**Your task**
What you return must be the lines of the data that hold the word "name".

[Stored items]

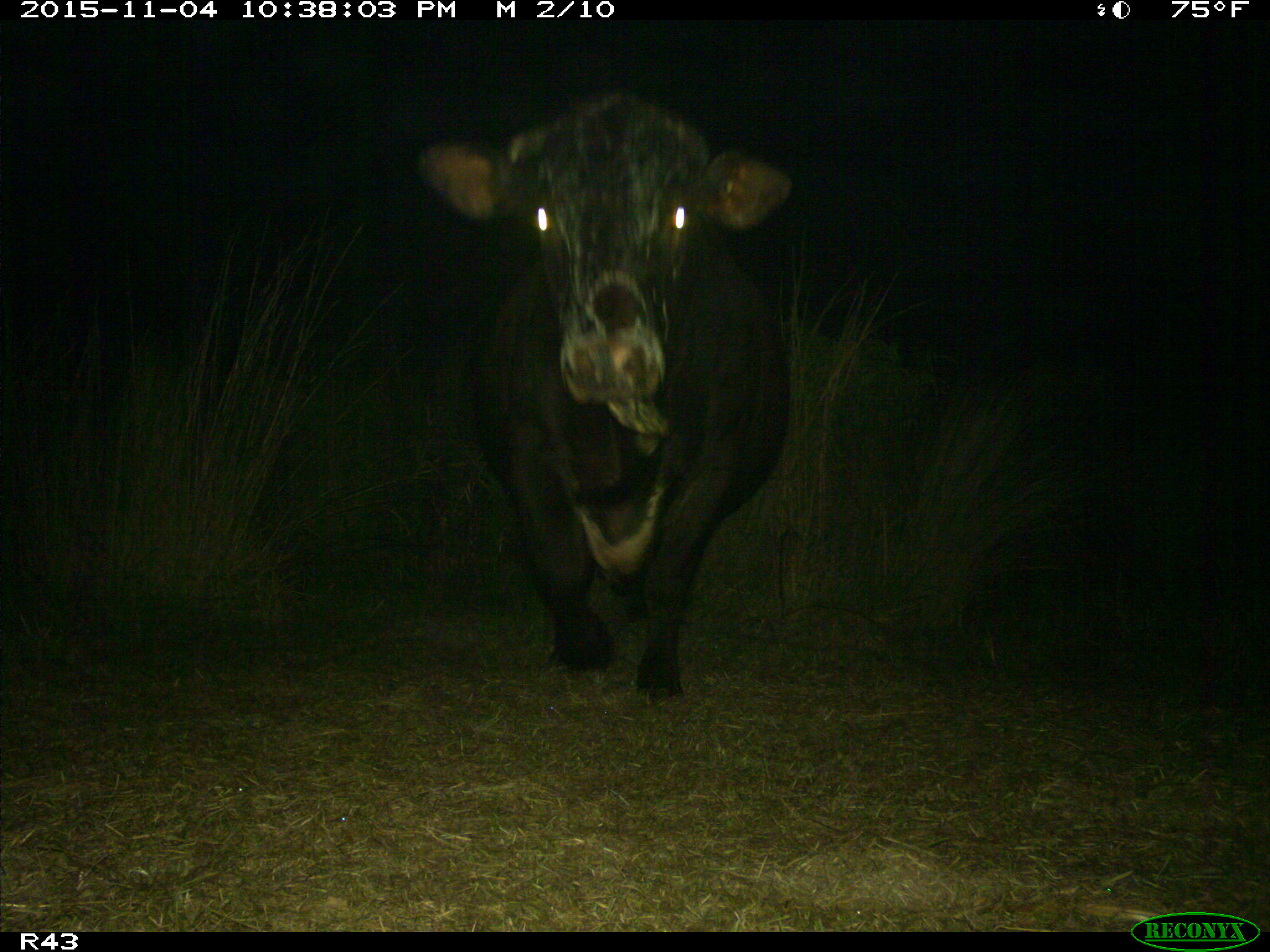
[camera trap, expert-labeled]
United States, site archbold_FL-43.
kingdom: Animalia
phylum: Chordata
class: Mammalia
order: Artiodactyla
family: Bovidae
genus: Bos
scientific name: Bos taurus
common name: domestic cow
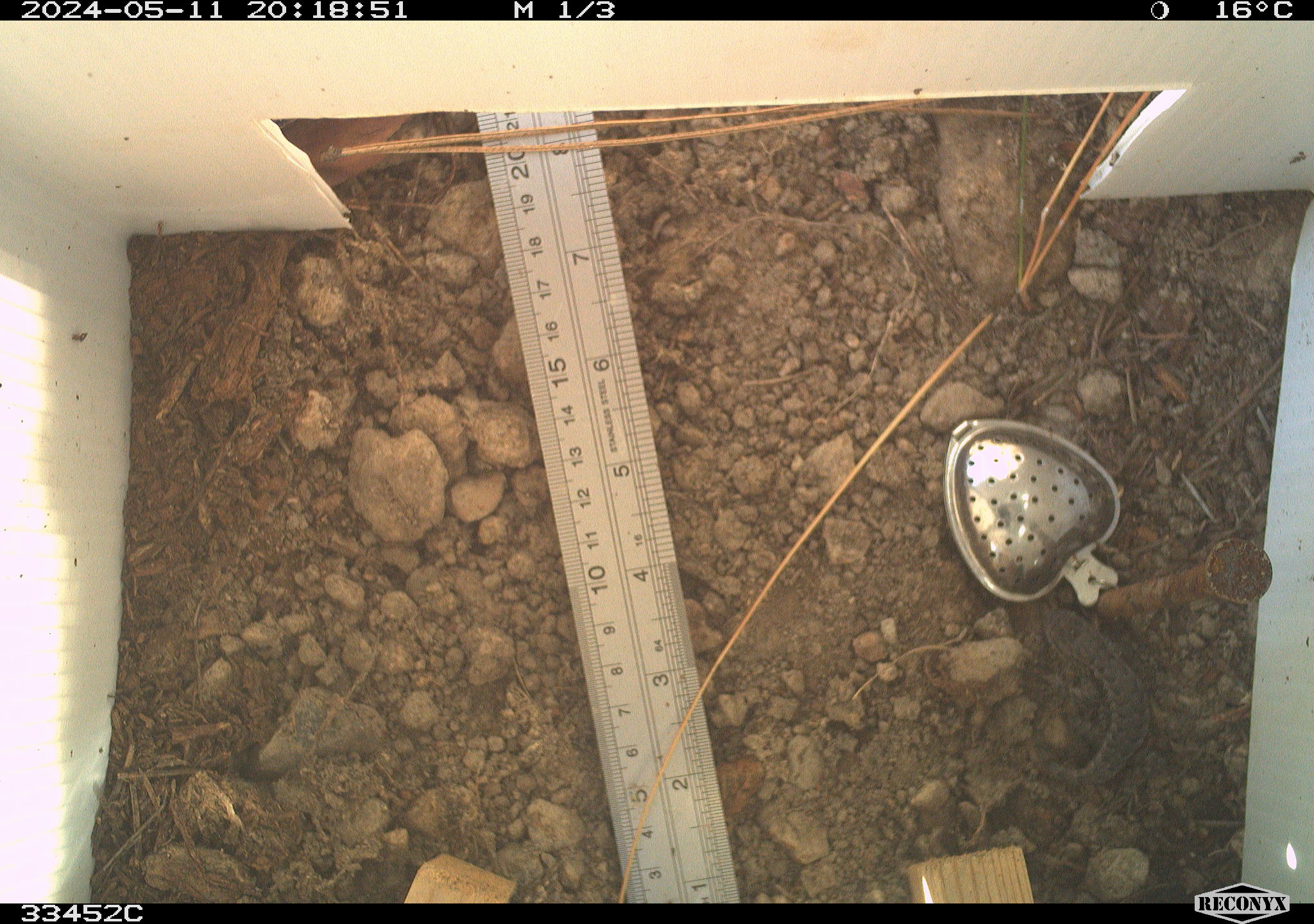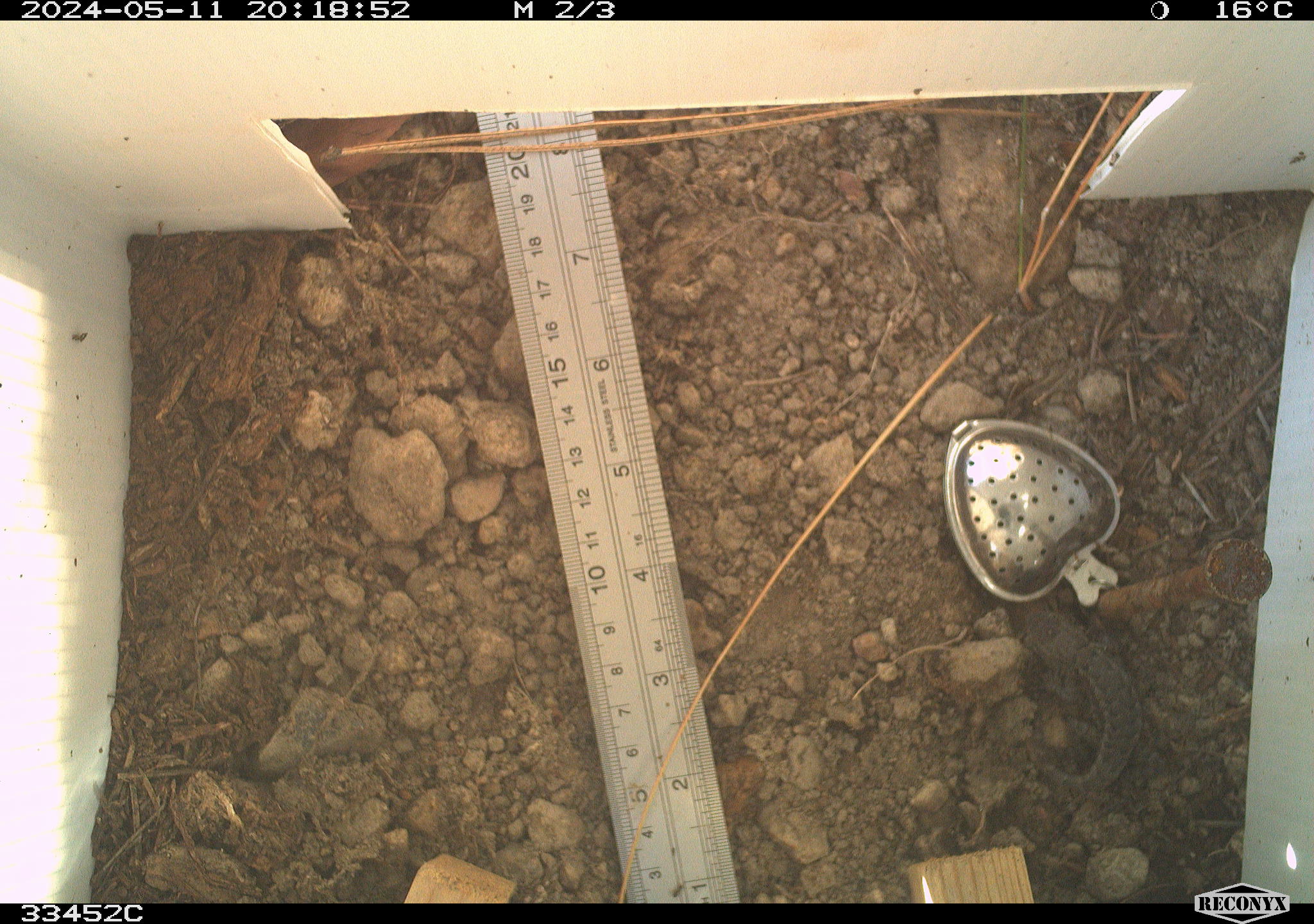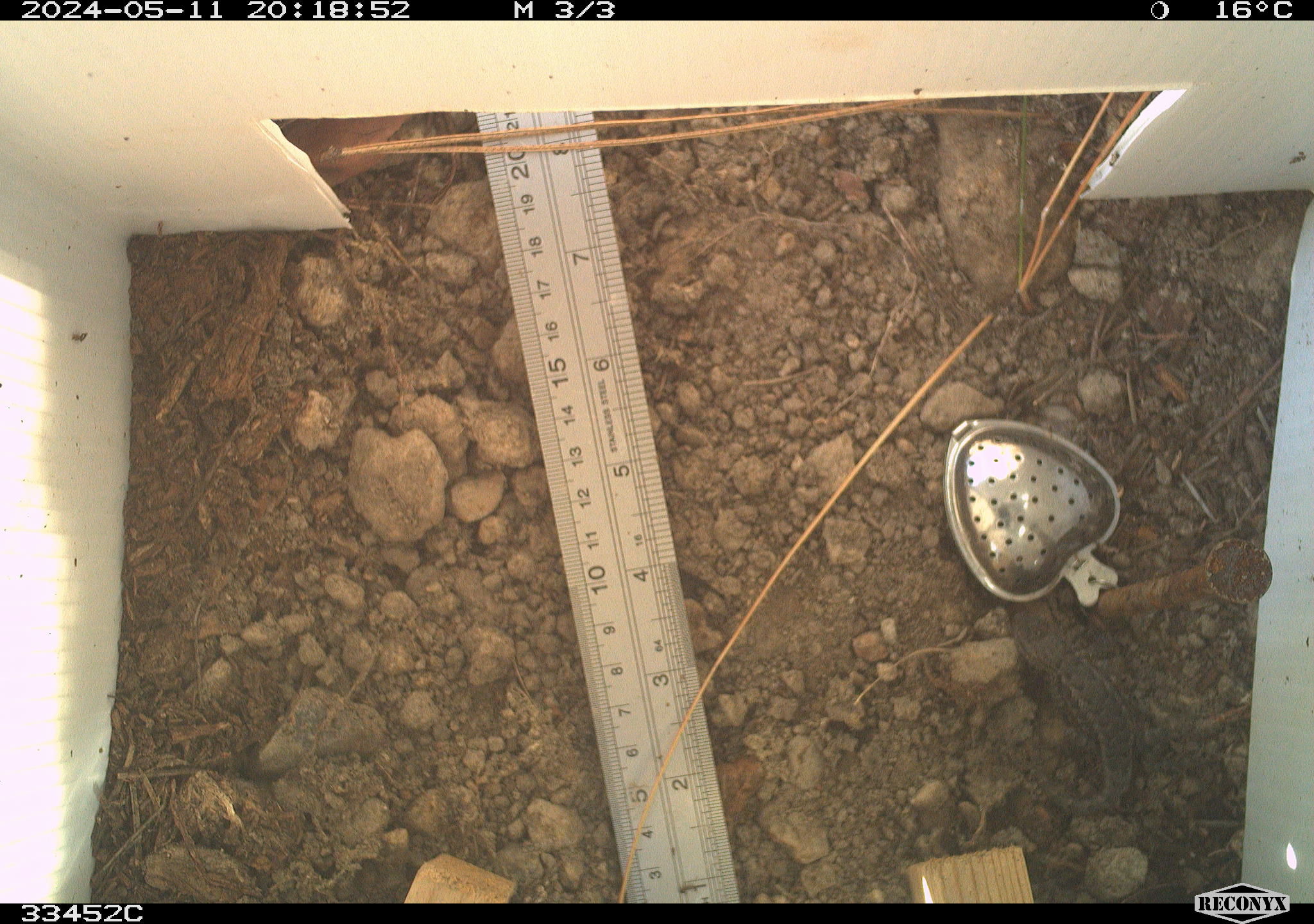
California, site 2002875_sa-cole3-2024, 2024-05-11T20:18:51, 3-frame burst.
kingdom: Animalia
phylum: Chordata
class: Reptilia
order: Squamata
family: Phrynosomatidae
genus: Sceloporus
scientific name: Sceloporus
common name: spiny lizards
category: sceloporus species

**Exercise response**
scientific name: Bos taurus
common name: domestic cow
scientific name: Sceloporus
common name: spiny lizards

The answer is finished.